# DOCUMENT PASSAGE

-*-

Partners are expanding and, in some cases, redefining their managed services offerings to deal with changing customer requirements, developments such as AI and increasingly complex multi-cloud landscapes.
Adaption is hardly new for channel companies. Necessity has been the mother of reinvention for the partner ecosystem as it’s evolved from product oriented to service centric over the past few decades. Cloud became the focal point for service provider evolution in the 2010s. But the cloud itself has changed. The technology has become much more industry specific, development oriented and — in the current economy — fiscally disciplined. The mainstreaming of AI only adds to the partner impetus for rapid adaptation.
Recent partner developments illustrate the industry’s current phase of evolution:
Ahead’s AWS expansion involves industry offerings, co-creation and AI. The alliance’s plan for healthcare market, already a third of Ahead’s business, is a case in point. Ahead and AWS both emphasize “building solutions that are vertically focused,” said Eric Kaplan, CTO at Ahead.

-*-

# TASK PROMPT
Retype the stretch of the managed services passage from "Recent partner developments" through "CTO at Ahead." word for word. The rows that come next are separate from the passage and unrelated to it.

# EXCERPTED RECORDS
-*-

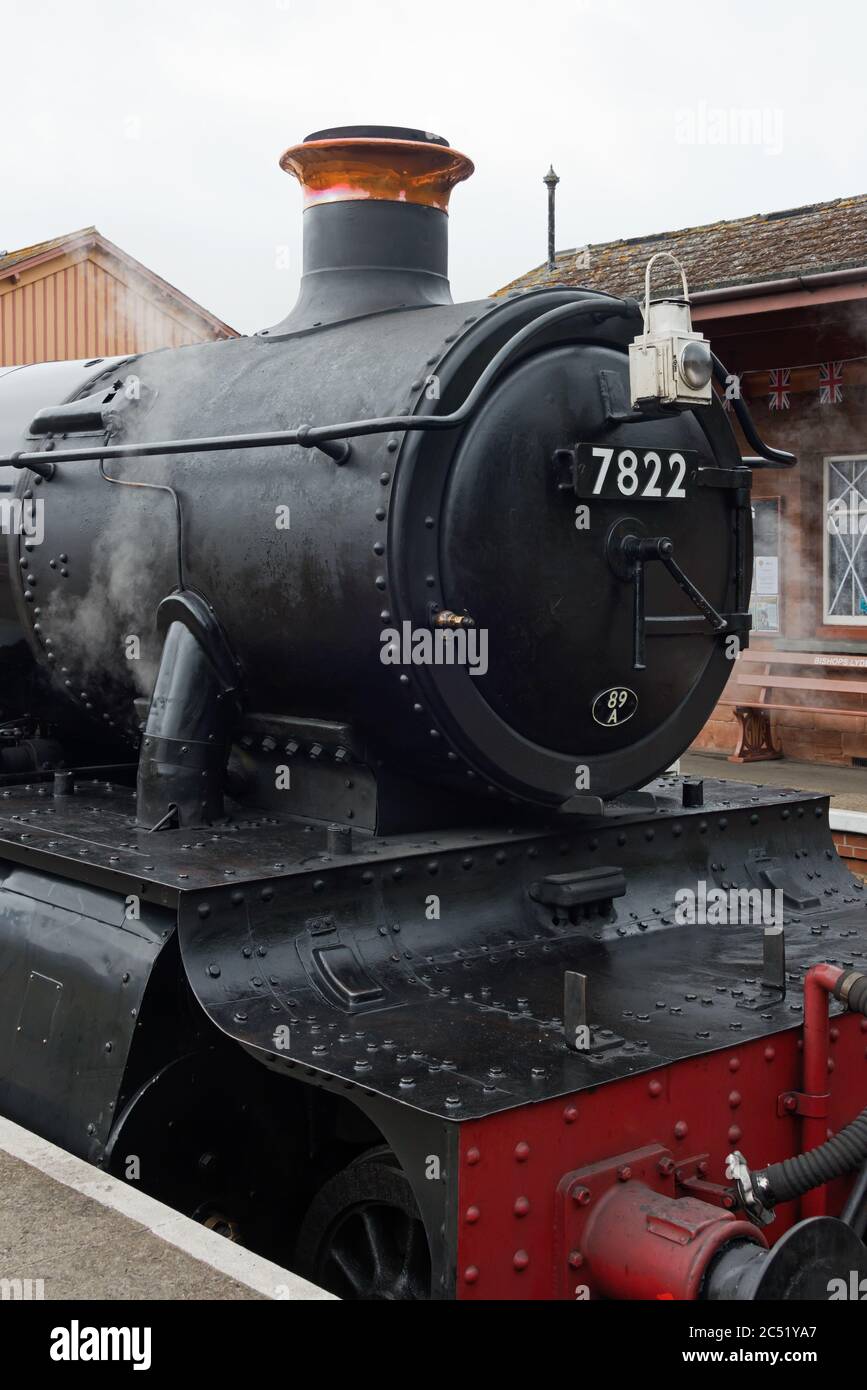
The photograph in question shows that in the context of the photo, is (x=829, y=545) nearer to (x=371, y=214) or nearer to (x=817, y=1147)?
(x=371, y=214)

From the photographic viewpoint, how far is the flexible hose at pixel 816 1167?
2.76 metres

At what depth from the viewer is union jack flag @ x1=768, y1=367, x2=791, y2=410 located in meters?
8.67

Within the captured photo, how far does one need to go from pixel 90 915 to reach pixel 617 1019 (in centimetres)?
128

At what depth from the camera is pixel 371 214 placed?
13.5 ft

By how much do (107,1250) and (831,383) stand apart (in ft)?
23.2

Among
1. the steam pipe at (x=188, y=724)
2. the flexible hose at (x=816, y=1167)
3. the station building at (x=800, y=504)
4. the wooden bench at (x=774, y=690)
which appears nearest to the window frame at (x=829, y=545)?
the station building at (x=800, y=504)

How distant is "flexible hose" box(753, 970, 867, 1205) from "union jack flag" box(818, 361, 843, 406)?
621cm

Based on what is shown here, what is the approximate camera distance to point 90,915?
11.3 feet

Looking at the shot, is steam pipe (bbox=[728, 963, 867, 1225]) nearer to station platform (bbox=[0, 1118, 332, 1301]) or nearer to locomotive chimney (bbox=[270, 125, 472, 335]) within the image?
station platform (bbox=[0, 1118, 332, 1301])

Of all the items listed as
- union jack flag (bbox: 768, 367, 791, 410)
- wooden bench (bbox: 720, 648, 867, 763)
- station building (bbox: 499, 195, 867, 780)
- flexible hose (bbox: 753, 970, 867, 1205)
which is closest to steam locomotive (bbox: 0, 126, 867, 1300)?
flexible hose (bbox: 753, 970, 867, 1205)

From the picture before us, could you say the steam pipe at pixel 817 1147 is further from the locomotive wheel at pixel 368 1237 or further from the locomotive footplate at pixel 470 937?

-*-

# WORKED SOLUTION
Recent partner developments illustrate the industry’s current phase of evolution:
Ahead’s AWS expansion involves industry offerings, co-creation and AI. The alliance’s plan for healthcare market, already a third of Ahead’s business, is a case in point. Ahead and AWS both emphasize “building solutions that are vertically focused,” said Eric Kaplan, CTO at Ahead.